### Data for this exercise
----------------

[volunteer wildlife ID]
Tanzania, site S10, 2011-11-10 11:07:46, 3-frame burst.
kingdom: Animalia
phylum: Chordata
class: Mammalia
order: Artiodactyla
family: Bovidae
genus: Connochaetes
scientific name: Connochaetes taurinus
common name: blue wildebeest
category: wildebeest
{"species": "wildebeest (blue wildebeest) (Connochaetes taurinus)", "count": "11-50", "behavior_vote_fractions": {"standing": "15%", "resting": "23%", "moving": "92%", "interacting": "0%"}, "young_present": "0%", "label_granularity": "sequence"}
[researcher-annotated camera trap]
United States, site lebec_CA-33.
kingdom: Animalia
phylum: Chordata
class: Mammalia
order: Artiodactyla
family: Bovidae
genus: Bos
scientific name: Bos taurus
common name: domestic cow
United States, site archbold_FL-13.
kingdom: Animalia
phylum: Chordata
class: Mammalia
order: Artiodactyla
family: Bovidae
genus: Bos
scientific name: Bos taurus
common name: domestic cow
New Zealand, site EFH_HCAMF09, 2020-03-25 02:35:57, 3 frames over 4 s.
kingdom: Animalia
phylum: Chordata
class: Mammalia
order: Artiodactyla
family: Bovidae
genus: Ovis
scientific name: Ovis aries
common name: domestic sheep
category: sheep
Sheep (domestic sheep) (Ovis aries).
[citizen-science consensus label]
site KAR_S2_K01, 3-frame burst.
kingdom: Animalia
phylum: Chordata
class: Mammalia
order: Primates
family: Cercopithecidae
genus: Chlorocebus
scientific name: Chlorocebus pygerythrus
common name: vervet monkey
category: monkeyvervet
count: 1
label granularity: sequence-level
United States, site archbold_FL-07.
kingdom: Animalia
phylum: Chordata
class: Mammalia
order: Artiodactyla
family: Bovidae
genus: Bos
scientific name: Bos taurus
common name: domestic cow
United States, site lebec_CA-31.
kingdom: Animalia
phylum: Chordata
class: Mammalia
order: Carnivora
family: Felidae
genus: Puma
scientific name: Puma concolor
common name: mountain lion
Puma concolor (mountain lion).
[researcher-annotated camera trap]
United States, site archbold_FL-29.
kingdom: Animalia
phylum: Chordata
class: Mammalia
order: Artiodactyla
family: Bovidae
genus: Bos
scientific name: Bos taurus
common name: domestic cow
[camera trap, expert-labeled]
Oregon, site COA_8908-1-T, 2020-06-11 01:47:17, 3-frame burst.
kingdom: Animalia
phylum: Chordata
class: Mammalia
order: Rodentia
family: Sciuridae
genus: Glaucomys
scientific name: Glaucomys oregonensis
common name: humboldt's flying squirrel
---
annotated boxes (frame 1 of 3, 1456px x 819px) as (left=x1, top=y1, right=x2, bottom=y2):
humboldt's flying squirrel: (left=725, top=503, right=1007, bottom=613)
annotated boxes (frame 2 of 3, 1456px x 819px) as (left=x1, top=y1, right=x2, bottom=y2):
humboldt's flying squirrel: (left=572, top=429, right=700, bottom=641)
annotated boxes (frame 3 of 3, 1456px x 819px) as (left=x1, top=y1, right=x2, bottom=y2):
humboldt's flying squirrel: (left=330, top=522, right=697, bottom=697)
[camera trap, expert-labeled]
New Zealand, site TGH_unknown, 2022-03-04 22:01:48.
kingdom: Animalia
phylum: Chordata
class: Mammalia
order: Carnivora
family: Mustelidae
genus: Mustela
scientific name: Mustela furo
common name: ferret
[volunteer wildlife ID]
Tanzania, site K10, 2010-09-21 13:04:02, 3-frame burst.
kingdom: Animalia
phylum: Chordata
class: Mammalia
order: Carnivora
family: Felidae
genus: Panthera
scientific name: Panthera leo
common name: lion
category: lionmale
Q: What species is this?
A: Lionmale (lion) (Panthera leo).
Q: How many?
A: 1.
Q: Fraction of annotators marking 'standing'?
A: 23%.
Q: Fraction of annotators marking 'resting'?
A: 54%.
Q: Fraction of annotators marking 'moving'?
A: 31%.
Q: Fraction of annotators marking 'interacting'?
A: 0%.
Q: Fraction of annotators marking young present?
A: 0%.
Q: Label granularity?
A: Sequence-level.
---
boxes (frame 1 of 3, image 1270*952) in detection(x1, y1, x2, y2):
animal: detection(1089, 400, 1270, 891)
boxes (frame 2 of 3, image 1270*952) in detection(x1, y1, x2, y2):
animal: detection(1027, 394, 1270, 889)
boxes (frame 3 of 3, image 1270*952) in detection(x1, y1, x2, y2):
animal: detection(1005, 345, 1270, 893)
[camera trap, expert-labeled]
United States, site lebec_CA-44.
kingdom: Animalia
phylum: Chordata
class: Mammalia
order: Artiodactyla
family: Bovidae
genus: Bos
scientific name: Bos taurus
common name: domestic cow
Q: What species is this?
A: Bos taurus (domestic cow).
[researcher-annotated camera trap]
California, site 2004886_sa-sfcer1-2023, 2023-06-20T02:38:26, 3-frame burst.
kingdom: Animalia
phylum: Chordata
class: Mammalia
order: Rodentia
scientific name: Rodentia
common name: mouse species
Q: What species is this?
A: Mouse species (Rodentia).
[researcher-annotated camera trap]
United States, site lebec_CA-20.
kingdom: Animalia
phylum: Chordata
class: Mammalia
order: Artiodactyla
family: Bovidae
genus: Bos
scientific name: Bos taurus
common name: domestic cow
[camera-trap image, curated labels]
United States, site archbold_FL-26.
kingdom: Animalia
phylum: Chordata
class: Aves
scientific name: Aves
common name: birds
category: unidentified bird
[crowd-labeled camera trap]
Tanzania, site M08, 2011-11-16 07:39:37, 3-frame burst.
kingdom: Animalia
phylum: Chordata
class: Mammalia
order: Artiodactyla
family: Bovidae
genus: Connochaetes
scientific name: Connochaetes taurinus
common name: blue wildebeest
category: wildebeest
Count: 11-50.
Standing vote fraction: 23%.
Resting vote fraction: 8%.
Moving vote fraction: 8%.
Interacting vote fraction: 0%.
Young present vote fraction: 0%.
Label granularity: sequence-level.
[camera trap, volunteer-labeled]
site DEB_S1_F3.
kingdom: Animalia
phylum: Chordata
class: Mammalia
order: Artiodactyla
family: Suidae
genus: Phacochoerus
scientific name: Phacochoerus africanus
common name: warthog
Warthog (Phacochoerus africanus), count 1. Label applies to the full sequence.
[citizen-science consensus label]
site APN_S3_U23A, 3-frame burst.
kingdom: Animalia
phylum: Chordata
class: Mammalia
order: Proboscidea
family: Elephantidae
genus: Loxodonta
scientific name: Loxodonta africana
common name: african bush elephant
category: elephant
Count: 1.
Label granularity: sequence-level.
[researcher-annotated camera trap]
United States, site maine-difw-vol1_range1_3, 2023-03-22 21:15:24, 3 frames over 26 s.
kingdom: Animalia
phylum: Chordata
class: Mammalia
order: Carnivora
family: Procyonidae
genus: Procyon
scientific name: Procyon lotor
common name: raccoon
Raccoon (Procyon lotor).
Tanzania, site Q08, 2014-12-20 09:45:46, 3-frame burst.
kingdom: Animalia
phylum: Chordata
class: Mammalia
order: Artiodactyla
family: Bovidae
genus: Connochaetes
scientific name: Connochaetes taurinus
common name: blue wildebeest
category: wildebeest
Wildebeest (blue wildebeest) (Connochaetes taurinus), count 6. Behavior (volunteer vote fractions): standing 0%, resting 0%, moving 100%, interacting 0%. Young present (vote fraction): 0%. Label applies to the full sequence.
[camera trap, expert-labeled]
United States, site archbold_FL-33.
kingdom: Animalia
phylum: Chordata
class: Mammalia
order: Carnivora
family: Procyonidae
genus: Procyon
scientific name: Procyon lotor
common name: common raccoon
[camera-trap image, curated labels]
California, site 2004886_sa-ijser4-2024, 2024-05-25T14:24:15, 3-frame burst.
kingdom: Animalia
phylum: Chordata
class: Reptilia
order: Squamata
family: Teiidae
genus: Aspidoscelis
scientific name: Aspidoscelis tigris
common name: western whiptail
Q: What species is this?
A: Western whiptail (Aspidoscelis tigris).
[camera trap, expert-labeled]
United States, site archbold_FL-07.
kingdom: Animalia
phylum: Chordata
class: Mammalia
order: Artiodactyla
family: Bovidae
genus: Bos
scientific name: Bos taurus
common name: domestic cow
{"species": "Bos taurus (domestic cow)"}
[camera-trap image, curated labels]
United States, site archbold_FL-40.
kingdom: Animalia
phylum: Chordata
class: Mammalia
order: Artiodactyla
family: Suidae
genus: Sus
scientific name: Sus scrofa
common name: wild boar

----------------

### Exercise
Every line from the one containing "United States, site archbold_FL-40." through the last line of the entries above must be output exactly. Leave the rest out.

### Written response
United States, site archbold_FL-40.
kingdom: Animalia
phylum: Chordata
class: Mammalia
order: Artiodactyla
family: Suidae
genus: Sus
scientific name: Sus scrofa
common name: wild boar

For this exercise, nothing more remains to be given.